What is this dataset for?
- Fine-tune an AI assistant model (chatbot)
- Test the tuning instruction in a standardized format
- Experimenting with the ChatML format for multirole inference
Can it be enriched or improved?
Yes, you can enrich this dataset by adding metadata (difficulty, thematic category), translating instructions or combining it with other similar formats. It is also possible to complete it with data from real or simulated dialogues.
🔎 In summary
🧠 Recommended for
- Conversational agent developers
- Fine-tuning researchers
- Open-source LLM enthusiasts
🔧 Compatible tools
- Hugging Face Transformers
- VLLM
- Axolotl
- FastChat
- LoRa
💡 Tip
To maximize performance, adapt the messages to the exact structure expected by your target model (e.g. adding special tokens).
Frequently Asked Questions
Can this dataset be used with Mistral or LLama?

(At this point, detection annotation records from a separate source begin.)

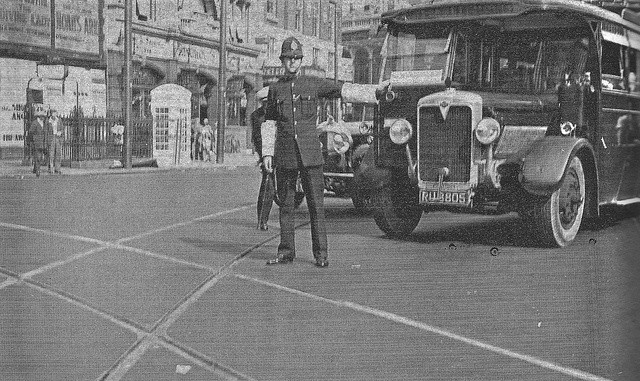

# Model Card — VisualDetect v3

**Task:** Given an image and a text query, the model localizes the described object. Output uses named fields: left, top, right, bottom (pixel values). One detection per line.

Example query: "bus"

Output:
left=370, top=0, right=640, bottom=247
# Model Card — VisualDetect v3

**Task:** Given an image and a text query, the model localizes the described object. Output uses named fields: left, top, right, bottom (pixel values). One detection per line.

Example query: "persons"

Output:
left=191, top=118, right=201, bottom=163
left=198, top=118, right=213, bottom=163
left=261, top=36, right=389, bottom=267
left=28, top=110, right=45, bottom=178
left=250, top=86, right=279, bottom=231
left=44, top=108, right=65, bottom=174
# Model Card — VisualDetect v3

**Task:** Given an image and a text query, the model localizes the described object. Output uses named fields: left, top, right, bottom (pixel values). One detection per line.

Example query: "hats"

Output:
left=257, top=87, right=269, bottom=101
left=279, top=37, right=304, bottom=59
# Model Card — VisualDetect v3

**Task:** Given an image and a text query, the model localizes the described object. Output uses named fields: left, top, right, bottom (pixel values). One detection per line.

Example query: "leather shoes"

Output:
left=316, top=259, right=328, bottom=267
left=267, top=256, right=294, bottom=264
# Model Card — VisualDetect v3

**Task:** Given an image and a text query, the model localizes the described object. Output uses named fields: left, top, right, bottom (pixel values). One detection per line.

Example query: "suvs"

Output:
left=275, top=96, right=382, bottom=208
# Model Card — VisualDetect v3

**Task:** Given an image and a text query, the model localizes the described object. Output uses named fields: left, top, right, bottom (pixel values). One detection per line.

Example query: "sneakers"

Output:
left=259, top=223, right=268, bottom=231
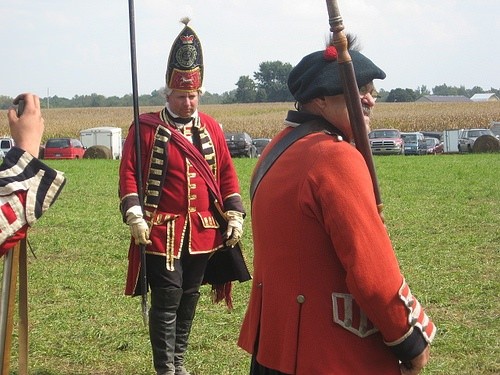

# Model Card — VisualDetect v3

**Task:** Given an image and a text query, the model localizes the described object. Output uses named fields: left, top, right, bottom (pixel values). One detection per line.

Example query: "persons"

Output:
left=118, top=89, right=251, bottom=375
left=235, top=49, right=438, bottom=375
left=0, top=93, right=67, bottom=259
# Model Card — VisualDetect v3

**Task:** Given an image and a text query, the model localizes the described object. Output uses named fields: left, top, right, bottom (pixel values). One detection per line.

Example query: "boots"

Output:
left=174, top=291, right=201, bottom=375
left=148, top=288, right=184, bottom=375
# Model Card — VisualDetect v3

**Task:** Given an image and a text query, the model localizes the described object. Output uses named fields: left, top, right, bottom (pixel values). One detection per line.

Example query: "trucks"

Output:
left=79, top=126, right=126, bottom=160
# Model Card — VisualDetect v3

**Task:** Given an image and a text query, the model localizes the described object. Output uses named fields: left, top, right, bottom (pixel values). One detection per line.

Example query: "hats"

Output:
left=287, top=48, right=387, bottom=104
left=165, top=26, right=204, bottom=92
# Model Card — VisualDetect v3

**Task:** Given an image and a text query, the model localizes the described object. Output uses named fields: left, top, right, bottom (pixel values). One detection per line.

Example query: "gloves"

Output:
left=125, top=206, right=154, bottom=247
left=223, top=211, right=244, bottom=249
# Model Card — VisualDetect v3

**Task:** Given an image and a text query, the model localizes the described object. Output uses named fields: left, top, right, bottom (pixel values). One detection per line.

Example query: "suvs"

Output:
left=457, top=128, right=500, bottom=154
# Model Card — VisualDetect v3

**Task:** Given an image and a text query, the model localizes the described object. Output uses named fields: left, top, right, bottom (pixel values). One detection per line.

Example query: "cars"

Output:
left=0, top=136, right=16, bottom=159
left=223, top=131, right=259, bottom=159
left=368, top=128, right=406, bottom=156
left=425, top=137, right=445, bottom=155
left=43, top=137, right=87, bottom=160
left=400, top=131, right=428, bottom=155
left=252, top=138, right=274, bottom=157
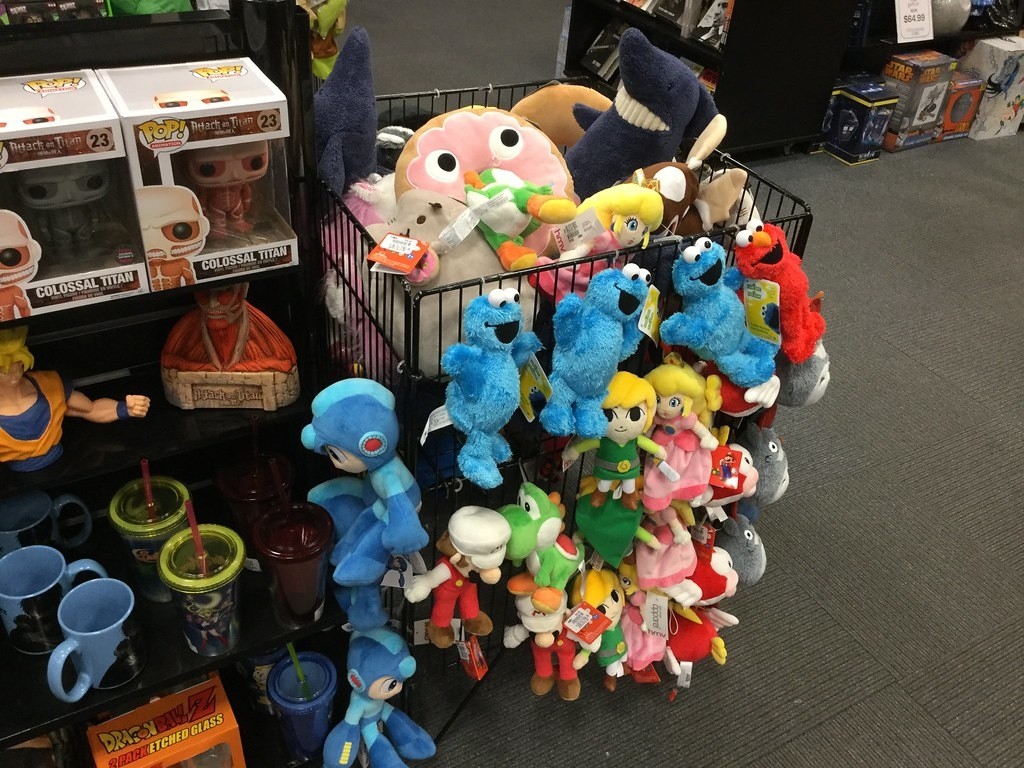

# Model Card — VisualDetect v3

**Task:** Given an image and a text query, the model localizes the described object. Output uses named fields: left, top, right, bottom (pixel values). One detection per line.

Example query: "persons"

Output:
left=2, top=324, right=152, bottom=503
left=692, top=2, right=727, bottom=48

Yes, the ChatML format is largely compatible with open-source models like LLama, Mistral, etc.
What is the difference with the original Dolly dataset?
It is a version converted to ChatML format, better suited to models with a conversational architecture.
Is it multilingual?
No, this dataset is mostly in English. For multilingual purposes, it can be completed with other data sets.